Later, Banyuning explained that the items exchanged in the NFT market are organized into NFT collections, which in most cases have some common features. Collections can be very different in nature, from collectible card sets, artwork selections, to virtual spaces in online games. “Roughly speaking, according to the definition made by the Non-Fungible Corporation, most collections can be categorized into six categories: Art, Collections, Games, Metaverse, Other, and Utilities,” he said.

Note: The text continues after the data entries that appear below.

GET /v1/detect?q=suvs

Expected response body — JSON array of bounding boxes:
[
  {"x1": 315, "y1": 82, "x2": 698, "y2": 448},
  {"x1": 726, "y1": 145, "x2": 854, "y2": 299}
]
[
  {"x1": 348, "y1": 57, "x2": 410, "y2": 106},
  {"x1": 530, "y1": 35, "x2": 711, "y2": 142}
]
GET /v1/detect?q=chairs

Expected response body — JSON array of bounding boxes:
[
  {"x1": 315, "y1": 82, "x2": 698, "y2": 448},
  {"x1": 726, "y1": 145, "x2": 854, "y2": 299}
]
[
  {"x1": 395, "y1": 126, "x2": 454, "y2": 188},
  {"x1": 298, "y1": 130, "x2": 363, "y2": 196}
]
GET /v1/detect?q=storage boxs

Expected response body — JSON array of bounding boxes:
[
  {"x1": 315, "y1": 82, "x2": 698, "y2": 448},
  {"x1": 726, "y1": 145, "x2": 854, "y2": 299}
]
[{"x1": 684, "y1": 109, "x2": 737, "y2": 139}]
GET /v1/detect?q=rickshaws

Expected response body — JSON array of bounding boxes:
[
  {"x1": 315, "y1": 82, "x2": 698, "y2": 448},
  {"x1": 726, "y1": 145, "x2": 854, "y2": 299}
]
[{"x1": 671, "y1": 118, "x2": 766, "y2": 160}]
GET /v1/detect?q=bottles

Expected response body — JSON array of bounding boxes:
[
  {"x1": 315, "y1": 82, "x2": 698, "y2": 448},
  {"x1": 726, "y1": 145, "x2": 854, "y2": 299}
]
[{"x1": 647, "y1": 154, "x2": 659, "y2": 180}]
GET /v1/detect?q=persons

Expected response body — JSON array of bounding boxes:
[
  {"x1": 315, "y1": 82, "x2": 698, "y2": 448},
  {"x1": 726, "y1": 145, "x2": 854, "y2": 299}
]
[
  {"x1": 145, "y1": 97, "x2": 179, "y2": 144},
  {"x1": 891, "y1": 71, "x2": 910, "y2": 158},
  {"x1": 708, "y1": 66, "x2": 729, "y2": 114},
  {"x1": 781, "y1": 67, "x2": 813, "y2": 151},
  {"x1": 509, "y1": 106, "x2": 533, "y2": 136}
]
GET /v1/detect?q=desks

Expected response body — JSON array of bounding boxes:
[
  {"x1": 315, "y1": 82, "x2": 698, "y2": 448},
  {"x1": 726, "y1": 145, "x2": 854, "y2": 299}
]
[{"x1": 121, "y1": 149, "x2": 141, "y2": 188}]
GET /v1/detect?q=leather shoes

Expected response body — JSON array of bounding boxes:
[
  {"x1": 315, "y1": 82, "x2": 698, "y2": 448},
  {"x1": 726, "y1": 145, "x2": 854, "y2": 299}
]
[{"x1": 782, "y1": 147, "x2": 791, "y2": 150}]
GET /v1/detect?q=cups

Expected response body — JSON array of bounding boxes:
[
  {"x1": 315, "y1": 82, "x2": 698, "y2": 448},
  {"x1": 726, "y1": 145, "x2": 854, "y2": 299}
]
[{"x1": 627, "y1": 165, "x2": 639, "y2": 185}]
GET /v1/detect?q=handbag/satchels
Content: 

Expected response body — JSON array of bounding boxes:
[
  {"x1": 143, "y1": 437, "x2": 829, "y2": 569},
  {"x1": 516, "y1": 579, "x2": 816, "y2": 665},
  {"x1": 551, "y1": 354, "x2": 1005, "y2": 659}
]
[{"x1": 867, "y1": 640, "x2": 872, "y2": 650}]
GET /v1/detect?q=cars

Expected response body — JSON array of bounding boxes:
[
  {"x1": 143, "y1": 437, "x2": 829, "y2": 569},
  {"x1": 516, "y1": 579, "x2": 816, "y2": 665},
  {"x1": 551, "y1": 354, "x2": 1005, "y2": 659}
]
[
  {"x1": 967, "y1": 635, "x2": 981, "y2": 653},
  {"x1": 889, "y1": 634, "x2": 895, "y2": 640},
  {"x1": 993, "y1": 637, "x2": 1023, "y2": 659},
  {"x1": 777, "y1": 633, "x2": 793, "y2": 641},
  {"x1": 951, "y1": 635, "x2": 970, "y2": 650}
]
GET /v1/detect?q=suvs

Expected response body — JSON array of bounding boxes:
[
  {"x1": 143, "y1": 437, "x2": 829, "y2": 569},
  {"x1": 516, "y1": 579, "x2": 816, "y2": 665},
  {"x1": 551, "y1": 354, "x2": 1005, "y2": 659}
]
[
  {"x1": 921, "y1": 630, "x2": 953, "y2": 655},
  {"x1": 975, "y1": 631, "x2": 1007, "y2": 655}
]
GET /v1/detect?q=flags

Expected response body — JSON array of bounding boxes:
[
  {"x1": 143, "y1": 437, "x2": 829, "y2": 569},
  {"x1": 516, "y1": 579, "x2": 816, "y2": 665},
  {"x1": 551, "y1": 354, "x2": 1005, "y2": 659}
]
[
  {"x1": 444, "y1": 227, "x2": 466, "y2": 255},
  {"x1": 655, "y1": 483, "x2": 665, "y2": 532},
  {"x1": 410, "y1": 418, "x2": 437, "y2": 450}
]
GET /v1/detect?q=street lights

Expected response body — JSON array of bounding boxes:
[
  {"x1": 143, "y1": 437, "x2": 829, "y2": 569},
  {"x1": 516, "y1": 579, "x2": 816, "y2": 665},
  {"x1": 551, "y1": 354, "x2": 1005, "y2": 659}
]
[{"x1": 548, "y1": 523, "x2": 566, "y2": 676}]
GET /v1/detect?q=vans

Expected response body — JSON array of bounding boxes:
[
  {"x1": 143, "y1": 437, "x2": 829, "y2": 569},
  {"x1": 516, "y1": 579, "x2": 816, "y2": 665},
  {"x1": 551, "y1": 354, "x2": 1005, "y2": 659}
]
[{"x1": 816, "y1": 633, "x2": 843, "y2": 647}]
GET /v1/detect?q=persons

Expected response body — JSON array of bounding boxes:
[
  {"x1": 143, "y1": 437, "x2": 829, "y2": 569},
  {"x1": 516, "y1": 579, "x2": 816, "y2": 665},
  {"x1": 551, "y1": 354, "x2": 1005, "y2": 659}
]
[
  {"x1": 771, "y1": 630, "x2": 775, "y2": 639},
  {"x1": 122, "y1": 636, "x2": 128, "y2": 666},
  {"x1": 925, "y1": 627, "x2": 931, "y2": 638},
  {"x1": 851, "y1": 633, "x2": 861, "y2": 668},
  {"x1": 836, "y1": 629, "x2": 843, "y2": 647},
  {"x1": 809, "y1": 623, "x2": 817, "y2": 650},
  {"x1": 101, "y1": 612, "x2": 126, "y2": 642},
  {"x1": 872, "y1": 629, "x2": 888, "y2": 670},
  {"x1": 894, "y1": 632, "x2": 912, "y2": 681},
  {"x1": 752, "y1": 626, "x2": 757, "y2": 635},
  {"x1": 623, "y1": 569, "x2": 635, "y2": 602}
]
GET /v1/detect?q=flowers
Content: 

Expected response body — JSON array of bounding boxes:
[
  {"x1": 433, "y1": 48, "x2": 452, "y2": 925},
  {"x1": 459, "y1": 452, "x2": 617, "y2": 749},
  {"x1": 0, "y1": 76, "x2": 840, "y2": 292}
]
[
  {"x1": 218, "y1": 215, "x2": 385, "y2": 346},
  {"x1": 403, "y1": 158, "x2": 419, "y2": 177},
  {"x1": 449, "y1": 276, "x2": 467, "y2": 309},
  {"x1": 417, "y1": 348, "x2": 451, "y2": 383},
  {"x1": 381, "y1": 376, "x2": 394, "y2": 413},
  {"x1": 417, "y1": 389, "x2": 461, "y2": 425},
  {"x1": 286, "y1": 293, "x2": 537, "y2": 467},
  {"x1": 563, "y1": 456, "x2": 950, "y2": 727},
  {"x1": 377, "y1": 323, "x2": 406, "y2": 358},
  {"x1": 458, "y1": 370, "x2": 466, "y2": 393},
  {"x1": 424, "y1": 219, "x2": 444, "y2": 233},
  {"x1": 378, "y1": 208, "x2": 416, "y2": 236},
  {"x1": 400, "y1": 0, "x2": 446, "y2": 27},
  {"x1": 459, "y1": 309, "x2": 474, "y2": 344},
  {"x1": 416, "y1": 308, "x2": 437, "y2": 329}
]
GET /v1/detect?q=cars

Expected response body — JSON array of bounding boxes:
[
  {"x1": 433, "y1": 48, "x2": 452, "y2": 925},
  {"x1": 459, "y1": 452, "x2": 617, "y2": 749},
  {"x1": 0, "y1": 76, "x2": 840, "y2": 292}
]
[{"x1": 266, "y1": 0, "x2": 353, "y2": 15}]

Banyuning continued, the first question is how big the contribution of the different NFT categories to the overall size of the NFT market. “Until the end of 2018, the market was completely dominated by the Crypto Kitties collection. Since January 2019, other categories have become popular, both in terms of the total volume exchanged and the number of transactions,” he added.
Seeing the huge opportunity for the NFT market, it has become something that the public, especially art performers, are interested in. NFT is linked to digital assets of various types, including video, text, animated gifs, and audio. Currently, it consists mostly of images. The NFT market is less than four years old and has been growing rapidly for more than six months to date. “With this NFT, it is hoped that it can help maintain the legality of a work of art and also benefit the artists,” closed Banyuning.